Many recharge estimates are based on mathematical models. Because these models rely on generalizations about the factors that influence recharge, the results of these models are sensitive to the amount of recharge and how it varies from place to place and over time. One study by the U.S. Geological Survey (Hansen, 1991) was based on water-budget modeling and has been used by the Division of Water Resources (DWR) of the Kansas Department of Agriculture in making decisions on requests for new water rights. The study estimated recharge rates as high as 8 inches per year in southeastern Kansas, about 3 inches per year in central Kansas, and less than an inch per year over about the western third of the state (fig. 4).
Figure 4-Mean annual potential natural recharge (in inches per year) is shown by one-inch contours (except in western Kansas where a half-inch interval was used to show more detail). The extent of High Plains aquifer in Kansas is outlined in blue (adapted from Hansen, 1991).

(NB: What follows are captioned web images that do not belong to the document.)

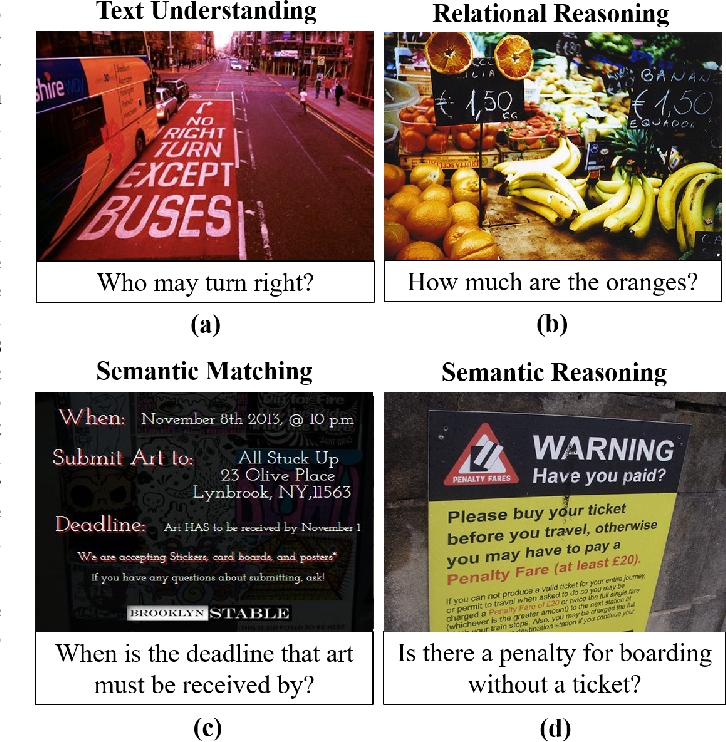 Figure 1 for RUArt: A Novel Text-Centered Solution for Text-Based Visual Question Answering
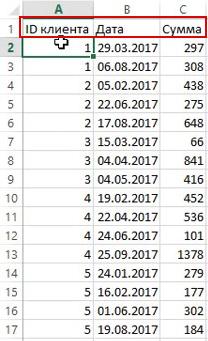 RFM анализ — база данных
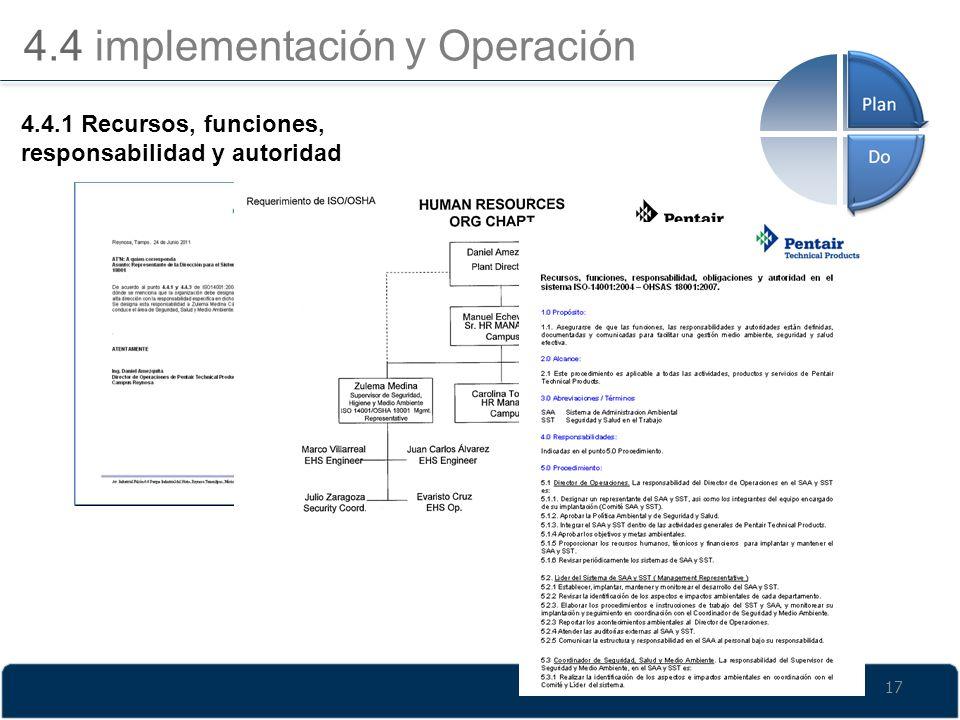 17 4.4 implementación y Operación 4.4.1 Recursos, funciones, responsabilidad y autoridad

The U.S. and Kansas geological surveys have developed models for smaller areas of the state. Some of those models estimate that recharge is greater under irrigated cropland than under non-irrigated cropland. That's primarily because the wetter soil profile allows precipitation to move through the soil more quickly and thus recharge the aquifer. Researchers studied recharge in Finney County, in southwestern Kansas, and compared recharge during the years before large-scale irrigation (generally termed pre-development) with recharge after the onset of irrigation in the 1950's and 1960's (Meyer et al., 1970). That study indicated that predevelopment recharge was very low: less than half an inch per year. Recharge after development was estimated at approximately 2.7 inches per year, although factors other than increased irrigation (such as changing from grassland to cropland and significantly above-average precipitation over the 1940-1951 period) also were responsible.

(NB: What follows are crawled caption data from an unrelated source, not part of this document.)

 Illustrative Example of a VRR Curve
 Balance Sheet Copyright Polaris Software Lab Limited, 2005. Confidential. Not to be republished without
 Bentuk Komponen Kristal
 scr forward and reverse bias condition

Studies that estimate recharge in the field are few. It is expensive to drill wells and install instrumentation to measure the movement of water underground. Recently, the Kansas and U.S. geological surveys developed recharge-estimation sites in southern Finney County and in the Cimarron National Grassland in Morton County (fig. 5). Those studies indicated that recharge was close to 0.1 inch per year, and was considerably less in grassland areas than under irrigated land (Sophocleous et al., 2002). In general, annual recharge was estimated at less than one percent of annual precipitation. Irrigation development is now so widespread that irrigation seems to contribute more than precipitation to recharge in that region, although this recharge is at the expense of ground water that was previously stored in the aquifer. Clearly, more irrigation to increase recharge is not the solution to declining water levels.

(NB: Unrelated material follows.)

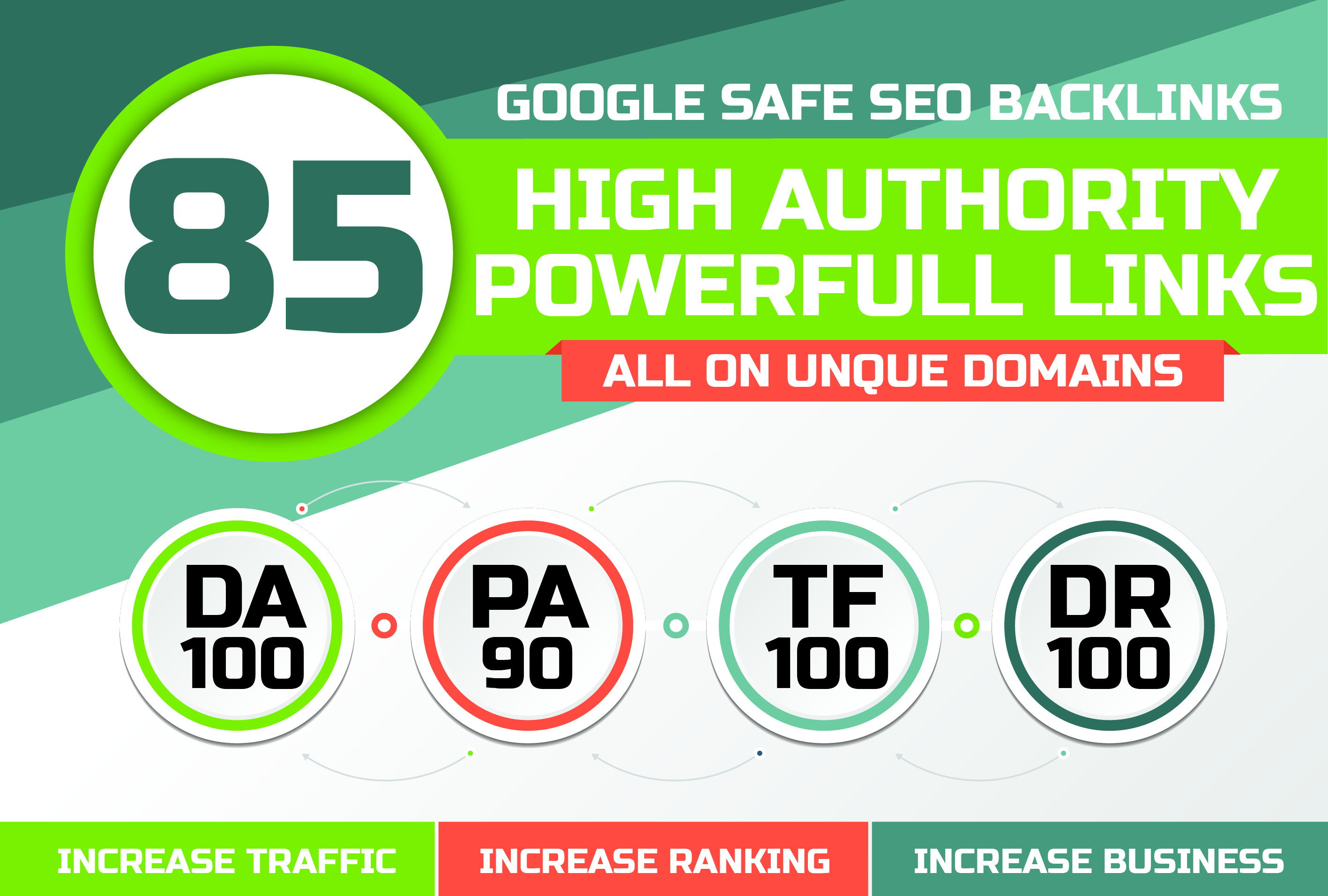 build 85 unique domain SEO backlinks on tf100 da100 s...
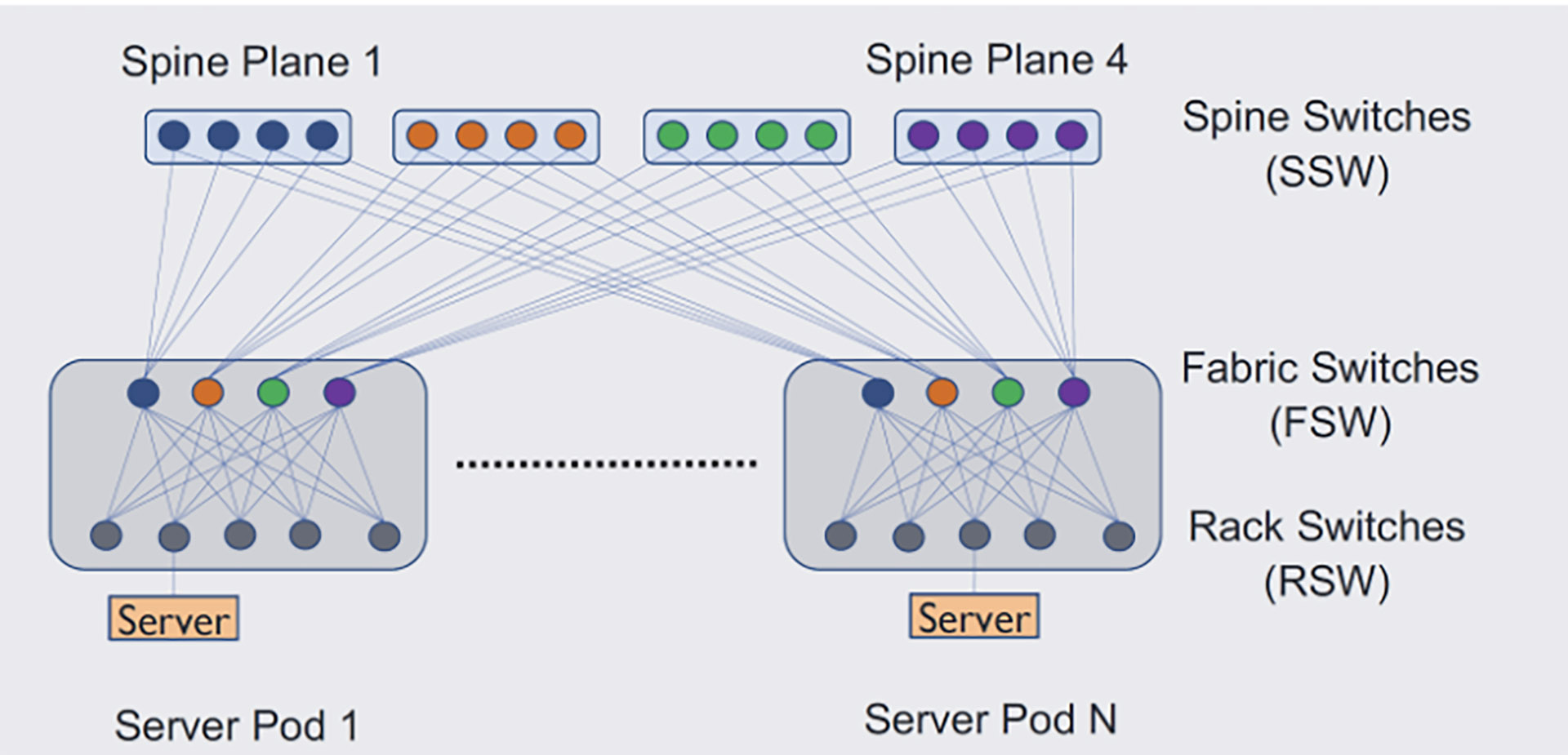 Data center fabric architecture, which consists of server pods and spine planes, supports growing compute and network demands.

In an earlier, multi-year (1985-1992) study by the Kansas Geological Survey, in cooperation with the Big Bend Groundwater Management District in the Great Bend Prairie region of the High Plains aquifer, recharge was estimated to be about 10 percent of the annual precipitation, though in some years no recharge occurred at some locations (Sophocleous, 1992). Thus, it is clear that the time period and the size of the study area significantly affect estimations of recharge.
Figure 5--Recharge-monitoring site, southwest Kansas (Sophocleous et al., 2002).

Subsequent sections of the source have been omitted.